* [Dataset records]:
▽

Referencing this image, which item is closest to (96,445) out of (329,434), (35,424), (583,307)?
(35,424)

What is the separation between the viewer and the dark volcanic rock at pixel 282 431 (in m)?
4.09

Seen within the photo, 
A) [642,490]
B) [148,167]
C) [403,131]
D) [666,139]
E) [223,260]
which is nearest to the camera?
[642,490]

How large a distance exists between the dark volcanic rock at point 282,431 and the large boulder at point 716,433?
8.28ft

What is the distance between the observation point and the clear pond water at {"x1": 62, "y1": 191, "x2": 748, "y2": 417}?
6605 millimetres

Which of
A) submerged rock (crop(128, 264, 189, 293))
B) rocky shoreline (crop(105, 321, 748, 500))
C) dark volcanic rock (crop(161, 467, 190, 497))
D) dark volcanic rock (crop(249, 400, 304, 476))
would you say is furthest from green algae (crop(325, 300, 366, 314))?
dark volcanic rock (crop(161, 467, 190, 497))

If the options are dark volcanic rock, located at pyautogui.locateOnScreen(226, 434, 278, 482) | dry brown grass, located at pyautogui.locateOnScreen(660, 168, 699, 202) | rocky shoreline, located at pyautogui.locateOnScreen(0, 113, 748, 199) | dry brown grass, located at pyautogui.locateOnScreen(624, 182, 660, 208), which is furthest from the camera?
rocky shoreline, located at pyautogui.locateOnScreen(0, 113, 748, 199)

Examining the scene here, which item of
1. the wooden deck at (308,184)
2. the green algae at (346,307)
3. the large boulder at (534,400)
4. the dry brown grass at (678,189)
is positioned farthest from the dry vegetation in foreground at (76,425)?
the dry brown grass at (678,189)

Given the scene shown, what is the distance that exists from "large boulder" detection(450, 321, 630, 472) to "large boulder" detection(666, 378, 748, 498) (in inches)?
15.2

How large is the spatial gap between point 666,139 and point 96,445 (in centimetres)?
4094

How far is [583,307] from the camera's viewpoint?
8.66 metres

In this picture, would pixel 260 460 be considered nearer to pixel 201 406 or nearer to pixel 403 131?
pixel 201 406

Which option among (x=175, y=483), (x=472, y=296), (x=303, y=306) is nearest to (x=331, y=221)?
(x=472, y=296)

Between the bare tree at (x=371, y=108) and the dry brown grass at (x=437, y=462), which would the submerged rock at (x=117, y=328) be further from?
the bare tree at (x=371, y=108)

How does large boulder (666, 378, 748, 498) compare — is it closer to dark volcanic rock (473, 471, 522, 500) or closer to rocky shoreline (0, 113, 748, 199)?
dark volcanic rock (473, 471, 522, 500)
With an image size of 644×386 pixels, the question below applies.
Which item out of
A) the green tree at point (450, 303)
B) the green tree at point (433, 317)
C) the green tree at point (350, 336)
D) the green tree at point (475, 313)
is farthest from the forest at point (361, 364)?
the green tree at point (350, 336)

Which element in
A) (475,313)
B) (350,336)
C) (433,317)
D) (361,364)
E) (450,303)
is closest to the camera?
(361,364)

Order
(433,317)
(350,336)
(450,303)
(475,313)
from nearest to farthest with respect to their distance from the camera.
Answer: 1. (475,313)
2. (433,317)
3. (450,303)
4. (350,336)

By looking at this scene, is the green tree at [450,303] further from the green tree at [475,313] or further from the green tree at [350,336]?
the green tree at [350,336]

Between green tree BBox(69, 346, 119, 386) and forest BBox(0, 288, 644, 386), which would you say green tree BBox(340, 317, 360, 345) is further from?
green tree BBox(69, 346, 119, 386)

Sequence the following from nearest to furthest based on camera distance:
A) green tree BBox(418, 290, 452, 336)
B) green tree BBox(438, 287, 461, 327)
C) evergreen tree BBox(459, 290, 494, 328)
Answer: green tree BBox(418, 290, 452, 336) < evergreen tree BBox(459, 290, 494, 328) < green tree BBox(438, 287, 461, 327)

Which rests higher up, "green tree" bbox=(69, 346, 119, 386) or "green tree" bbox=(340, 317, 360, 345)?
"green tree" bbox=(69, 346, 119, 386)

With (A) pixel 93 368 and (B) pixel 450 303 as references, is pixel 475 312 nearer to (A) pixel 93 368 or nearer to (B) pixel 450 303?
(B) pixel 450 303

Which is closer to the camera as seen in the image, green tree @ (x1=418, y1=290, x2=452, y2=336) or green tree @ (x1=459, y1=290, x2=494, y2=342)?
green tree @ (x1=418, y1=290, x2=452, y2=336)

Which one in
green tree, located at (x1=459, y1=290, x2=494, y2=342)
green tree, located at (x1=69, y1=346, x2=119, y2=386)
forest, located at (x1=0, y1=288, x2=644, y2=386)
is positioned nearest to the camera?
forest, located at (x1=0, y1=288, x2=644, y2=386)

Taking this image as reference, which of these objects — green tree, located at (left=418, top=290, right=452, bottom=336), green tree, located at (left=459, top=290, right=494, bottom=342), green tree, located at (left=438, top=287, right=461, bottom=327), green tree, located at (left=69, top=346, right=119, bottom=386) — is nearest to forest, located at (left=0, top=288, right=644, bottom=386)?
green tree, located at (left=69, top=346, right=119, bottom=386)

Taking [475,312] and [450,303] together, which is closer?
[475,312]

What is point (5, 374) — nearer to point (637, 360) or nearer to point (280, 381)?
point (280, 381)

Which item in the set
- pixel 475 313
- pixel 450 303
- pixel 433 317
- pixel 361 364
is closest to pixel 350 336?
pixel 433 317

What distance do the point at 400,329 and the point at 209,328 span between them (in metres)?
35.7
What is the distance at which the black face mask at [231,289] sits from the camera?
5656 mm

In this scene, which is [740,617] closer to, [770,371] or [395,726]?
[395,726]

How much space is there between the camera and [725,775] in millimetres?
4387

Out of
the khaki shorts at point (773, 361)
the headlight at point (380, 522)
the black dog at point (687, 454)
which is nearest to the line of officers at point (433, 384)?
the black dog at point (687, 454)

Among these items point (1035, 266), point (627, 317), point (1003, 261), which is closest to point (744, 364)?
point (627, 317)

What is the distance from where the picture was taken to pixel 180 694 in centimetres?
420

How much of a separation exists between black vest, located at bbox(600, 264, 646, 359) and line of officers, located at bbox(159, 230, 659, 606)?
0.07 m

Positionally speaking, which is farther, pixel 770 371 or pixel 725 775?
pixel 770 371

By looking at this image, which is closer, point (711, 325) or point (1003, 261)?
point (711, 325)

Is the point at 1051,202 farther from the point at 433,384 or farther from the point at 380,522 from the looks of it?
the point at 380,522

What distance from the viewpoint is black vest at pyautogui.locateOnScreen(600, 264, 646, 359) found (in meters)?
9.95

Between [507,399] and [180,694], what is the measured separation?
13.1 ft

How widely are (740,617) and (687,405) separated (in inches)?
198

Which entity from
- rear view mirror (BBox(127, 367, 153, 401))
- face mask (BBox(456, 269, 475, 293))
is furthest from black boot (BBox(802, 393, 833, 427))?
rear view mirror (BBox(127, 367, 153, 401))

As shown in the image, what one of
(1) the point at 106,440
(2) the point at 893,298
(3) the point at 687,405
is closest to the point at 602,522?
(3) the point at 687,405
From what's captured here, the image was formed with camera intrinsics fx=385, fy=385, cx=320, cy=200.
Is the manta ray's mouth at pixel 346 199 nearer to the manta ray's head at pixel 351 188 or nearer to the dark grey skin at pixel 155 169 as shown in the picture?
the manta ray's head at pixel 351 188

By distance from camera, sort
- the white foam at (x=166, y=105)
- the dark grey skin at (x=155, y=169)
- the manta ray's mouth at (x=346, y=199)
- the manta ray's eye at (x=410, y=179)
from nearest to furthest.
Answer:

△

Could you give again exactly the lines from the line containing "Among these items" through the final line of the data above, and no others?

Among these items point (1035, 266), point (627, 317), point (1003, 261), which is closest to point (744, 364)?
point (627, 317)

What is the distance from where the picture was taken to pixel 180 694 in centimetres?
420

How much of a separation exists between black vest, located at bbox(600, 264, 646, 359) and line of officers, located at bbox(159, 230, 659, 606)?
0.07 m

Positionally speaking, which is farther, pixel 770 371 or pixel 725 775?
pixel 770 371

By looking at this image, which is closer, point (711, 325) or point (1003, 261)?
point (711, 325)

Is the point at 1051,202 farther from the point at 433,384 or farther from the point at 380,522 from the looks of it?
the point at 380,522

What distance from the viewpoint is black vest at pyautogui.locateOnScreen(600, 264, 646, 359) found (in meters)?
9.95

Between [507,399] and [180,694], what is the measured separation?
13.1 ft

How widely are (740,617) and (687,405) separated (in inches)?
198

Which entity from
- rear view mirror (BBox(127, 367, 153, 401))
- face mask (BBox(456, 269, 475, 293))
is furthest from black boot (BBox(802, 393, 833, 427))?
rear view mirror (BBox(127, 367, 153, 401))

As shown in the image, what one of
(1) the point at 106,440
(2) the point at 893,298
(3) the point at 687,405
is closest to the point at 602,522?
(3) the point at 687,405
From what's captured here, the image was formed with camera intrinsics fx=385, fy=385, cx=320, cy=200.
Is the manta ray's mouth at pixel 346 199 nearer to the manta ray's head at pixel 351 188 or nearer to the dark grey skin at pixel 155 169 as shown in the picture?
the manta ray's head at pixel 351 188

By distance from camera, sort
- the white foam at (x=166, y=105)
- the dark grey skin at (x=155, y=169)
- the manta ray's mouth at (x=346, y=199)
- the manta ray's eye at (x=410, y=179)
from nearest to furthest.
Answer:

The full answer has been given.